Winner of the second July competition

This week we had six entries into our Pinot Grigio competition, the winner was drawn out of a hat this morning. This weeks lucky winner of a 6 pack of Durvillea Wine is Rebekah. Rebekah loves Pinot Grigio matched with anything that has blue cheese in it! If you can email me your address Rebekah we will get this wine off to you today- sophie@durvilleawines.co.nz

Do you want a chance to win to win a 6 pack of Durvillea Wine too? Last night I made a fantastic blue cod dish with a very easy and tasty Beurre Blanc style recipe that Maree from Hotel d’Urville gave to me. I served the fish with mashed potato, the Butter Suace sauce (recipe below) and a spinach, baby tomato and sliced fennel bulb salad with a squeezed lemon dressing. This was fantastic, so easy to do, and matched perfectly with Sauvignon Blanc.

This week we want you to tell us One of the best meals you have had with a glass of Sauvignon Blanc. Same as the last two weeks, simply comment on this blog below with your best/most memorable meal you have had paired with a glass of Sauvignon Blanc and you are in the draw!

Terms and Condition to Enter:
* Must be over 18
* Comments must be posted on this blog, not our facebook or twitter accounts
* Only those in New Zealand and Australia are eligible for this competition
* One person’s comment a week will be picked Wednesday mornings each week for the whole of July by the team in the office and that lucky person will win a mixed 6pack of Durvillea wines

Since Maree’s Butter Sauce (Beurre Blanc style)  was so easy and delicious I have posted it below:

In a microwavable dish add one diced shallot, 2 Tbsp White Wine Vinegar, 4 Tbsp White Wine (I used Durvillea Sauvignon Blanc) and some peppercorns. Warm in microwave for 45 seconds.

Put two egg yolks into food processor and blend

Sieve white wine reduction and add to food processor while motor going

Melt 200g of butter and slowly add to food processor while motor going in a steady stream (like adding oil to make mayonnaise)

Blend until thickens then serve.

6 thoughts on “Winner of the second July competition

  1. Best meal I had with Sauvignon Blanc, was a Poule A Pot (chicken in a pot) meal that I had at a french bistro in Akaroa many years back, divine!

  2. Baked chicken breast stuffed with fresh basil pesto, wrapped in panchetta is my favorite accompaniment to a bottle of Sauvignon Blanc.

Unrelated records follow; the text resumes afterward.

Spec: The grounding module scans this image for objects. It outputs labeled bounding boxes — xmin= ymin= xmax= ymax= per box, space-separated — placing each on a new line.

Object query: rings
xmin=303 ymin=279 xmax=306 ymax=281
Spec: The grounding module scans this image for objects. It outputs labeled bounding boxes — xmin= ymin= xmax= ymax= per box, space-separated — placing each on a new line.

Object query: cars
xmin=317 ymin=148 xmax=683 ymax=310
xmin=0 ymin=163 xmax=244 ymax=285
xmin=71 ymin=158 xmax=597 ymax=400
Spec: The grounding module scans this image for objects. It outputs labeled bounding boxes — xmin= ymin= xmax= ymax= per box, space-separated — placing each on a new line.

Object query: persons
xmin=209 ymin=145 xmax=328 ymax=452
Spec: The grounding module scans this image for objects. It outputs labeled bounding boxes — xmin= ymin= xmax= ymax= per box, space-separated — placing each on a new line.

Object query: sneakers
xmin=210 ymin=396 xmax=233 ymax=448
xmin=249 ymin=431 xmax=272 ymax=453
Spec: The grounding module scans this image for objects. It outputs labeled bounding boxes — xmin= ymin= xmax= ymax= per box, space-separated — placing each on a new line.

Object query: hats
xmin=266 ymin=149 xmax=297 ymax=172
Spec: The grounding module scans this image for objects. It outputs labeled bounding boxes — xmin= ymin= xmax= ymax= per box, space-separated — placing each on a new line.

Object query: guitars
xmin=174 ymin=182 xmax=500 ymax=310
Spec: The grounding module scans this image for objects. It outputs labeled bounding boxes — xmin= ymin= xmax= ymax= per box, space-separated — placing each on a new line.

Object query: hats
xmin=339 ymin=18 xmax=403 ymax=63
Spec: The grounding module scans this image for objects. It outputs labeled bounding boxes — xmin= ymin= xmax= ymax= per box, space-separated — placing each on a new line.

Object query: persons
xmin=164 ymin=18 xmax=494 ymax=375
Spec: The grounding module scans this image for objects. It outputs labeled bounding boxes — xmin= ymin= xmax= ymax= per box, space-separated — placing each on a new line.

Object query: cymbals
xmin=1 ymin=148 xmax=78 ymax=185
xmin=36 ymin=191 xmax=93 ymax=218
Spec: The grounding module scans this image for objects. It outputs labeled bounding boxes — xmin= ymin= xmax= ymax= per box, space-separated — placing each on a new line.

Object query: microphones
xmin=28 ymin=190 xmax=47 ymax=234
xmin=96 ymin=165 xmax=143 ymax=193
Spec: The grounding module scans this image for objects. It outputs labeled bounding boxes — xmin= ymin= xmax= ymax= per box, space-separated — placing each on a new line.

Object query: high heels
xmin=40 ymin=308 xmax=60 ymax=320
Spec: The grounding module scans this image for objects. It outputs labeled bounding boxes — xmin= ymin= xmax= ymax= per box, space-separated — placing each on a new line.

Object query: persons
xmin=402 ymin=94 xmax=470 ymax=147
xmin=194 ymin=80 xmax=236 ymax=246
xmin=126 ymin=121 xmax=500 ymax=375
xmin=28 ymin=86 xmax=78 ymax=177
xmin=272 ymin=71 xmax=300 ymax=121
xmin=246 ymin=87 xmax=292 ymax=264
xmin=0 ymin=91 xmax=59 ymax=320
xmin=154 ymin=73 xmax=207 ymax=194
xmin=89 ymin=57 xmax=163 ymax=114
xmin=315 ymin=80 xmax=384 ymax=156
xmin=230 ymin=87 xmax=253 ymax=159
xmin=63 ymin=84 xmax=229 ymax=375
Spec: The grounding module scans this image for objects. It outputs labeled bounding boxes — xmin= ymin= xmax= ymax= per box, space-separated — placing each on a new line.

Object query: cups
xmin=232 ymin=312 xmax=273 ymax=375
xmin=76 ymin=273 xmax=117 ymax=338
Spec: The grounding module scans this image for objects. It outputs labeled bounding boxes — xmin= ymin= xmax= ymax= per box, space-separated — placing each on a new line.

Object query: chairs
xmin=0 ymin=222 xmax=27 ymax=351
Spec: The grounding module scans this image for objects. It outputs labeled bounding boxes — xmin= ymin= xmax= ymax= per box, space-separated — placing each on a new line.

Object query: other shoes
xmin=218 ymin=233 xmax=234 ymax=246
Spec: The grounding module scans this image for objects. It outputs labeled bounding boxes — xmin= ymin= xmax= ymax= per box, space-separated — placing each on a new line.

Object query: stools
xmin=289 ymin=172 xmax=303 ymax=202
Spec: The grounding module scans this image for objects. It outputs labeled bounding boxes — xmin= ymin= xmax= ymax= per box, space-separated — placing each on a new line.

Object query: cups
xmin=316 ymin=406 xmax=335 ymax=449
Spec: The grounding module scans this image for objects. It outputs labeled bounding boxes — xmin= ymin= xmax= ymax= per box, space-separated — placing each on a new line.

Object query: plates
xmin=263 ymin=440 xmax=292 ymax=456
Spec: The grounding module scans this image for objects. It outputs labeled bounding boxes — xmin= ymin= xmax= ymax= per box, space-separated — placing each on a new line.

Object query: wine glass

  3. Asparagus and artichoke pasta last night was just perfect with New Zealand Sauvignon Blanc – complemented the ‘green pea’ character.

  4. Little neck clams sauteed in garlic, add cream and toss through fresh tagliatelle. Serve with a glass of Sauv Blanc – perrrrfect!

  5. On a recent dive trip in Fiordland we collected some scallops and had them pan fried with some garlic and a squeeze of lime – perfect with a glass of sauv blanc!